Implementation considerations:
| Parameter | Value | Notes |
|---|---|---|
| Number of colors | 4-8 | More colors = higher security, longer process |
| Duration per color | 200-500ms | Must be long enough for camera exposure adjustment |
| Color randomization | Per-session random sequence | Prevents replay of pre-recorded color responses |
| Color choices | Red, Green, Blue, White, Cyan, Magenta, Yellow | Primary and secondary colors for maximum spectral diversity |
| Ambient light baseline | Captured before sequence starts | Used to normalize color response measurements |
5. Speech-Based Challenges¶
The user reads a randomly generated phrase, number sequence, or one-time code displayed on screen.
How It Works:
The system performs multi-modal analysis:
| Analysis Layer | What's Checked |
|---|---|
| Lip-sync correlation | Mouth movements match the spoken audio timing and phoneme shapes |
| Voice liveness | Audio characteristics confirm a live voice (not text-to-speech or replay) |
| Content verification | The spoken words match the displayed prompt (ASR verification) |
| Temporal alignment | Audio and video are synchronized within acceptable tolerance (< 100ms) |
| Replay detection | Environmental acoustics match the visual environment; no echo/reverberation anomalies |
Multi-Modal Strength
Speech-based challenges are particularly powerful because they require coordination of visual (lip movements), audio (speech), and cognitive (reading comprehension) channels simultaneously. This makes it extremely difficult for any single attack modality to succeed.
Limitations
- Not suitable for users with speech impairments, hearing loss, or in noisy environments
- Privacy concerns with voice capture in some jurisdictions
- Real-time lip-sync deepfakes (Wav2Lip) can now defeat basic lip-sync analysis
- Adds 5-10 seconds to the verification process
Challenge Randomization Strategy¶
The randomization of challenges is critical — predictable challenges can be pre-recorded and replayed.
graph TD
A["Server generates<br>challenge pool"] --> B["Random selection<br>(cryptographically secure)"]

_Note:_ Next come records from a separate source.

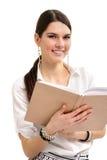 Muchacha del estudiante alegre con los libros aislados en blanco Fotografía de archivo libre de regalías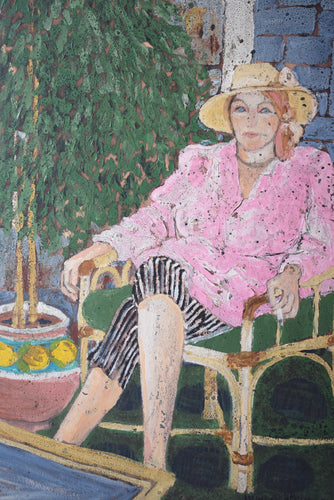 Portrait of a seated woman in Pink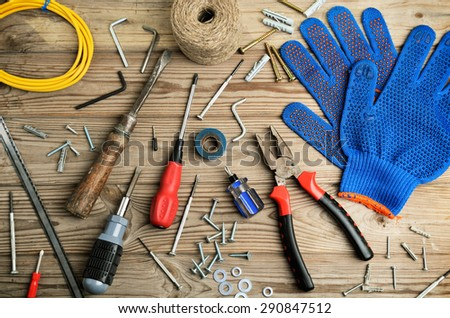 gloves and set of tools on a wooden table horizontal frame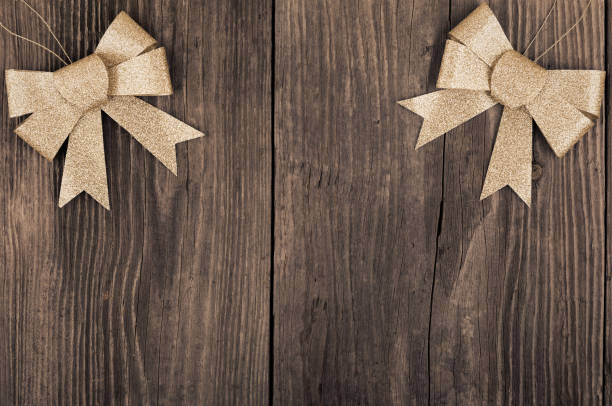 Golden baubles on wooden background stock photo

B --> C["Challenge sequence<br>generated"]
C --> D{"Challenge type<br>randomization"}
D --> E["Random direction<br>(head movement)"]
D --> F["Random expression<br>(smile/blink/brow)"]
D --> G["Random gaze target<br>position & path"]
D --> H["Random color<br>sequence"]
D --> I["Random speech<br>phrase"]
E --> J["Sequence: 2-4<br>challenges from<br>different types"]
F --> J
G --> J
H --> J
I --> J
J --> K["Bound to session<br>with nonce +<br>timestamp"]
Randomization principles:
- Challenge type randomization: Don't always use the same challenge type. Mix head movements with expressions with gaze tracking.
- Parameter randomization: Within each type, randomize direction (left vs right), expression (smile vs blink), target position, color sequence, and speech content.
- Sequence length randomization: Vary the number of challenges (2-4) per session.
- Timing unpredictability: Vary the delay between challenges (0.5-2 seconds).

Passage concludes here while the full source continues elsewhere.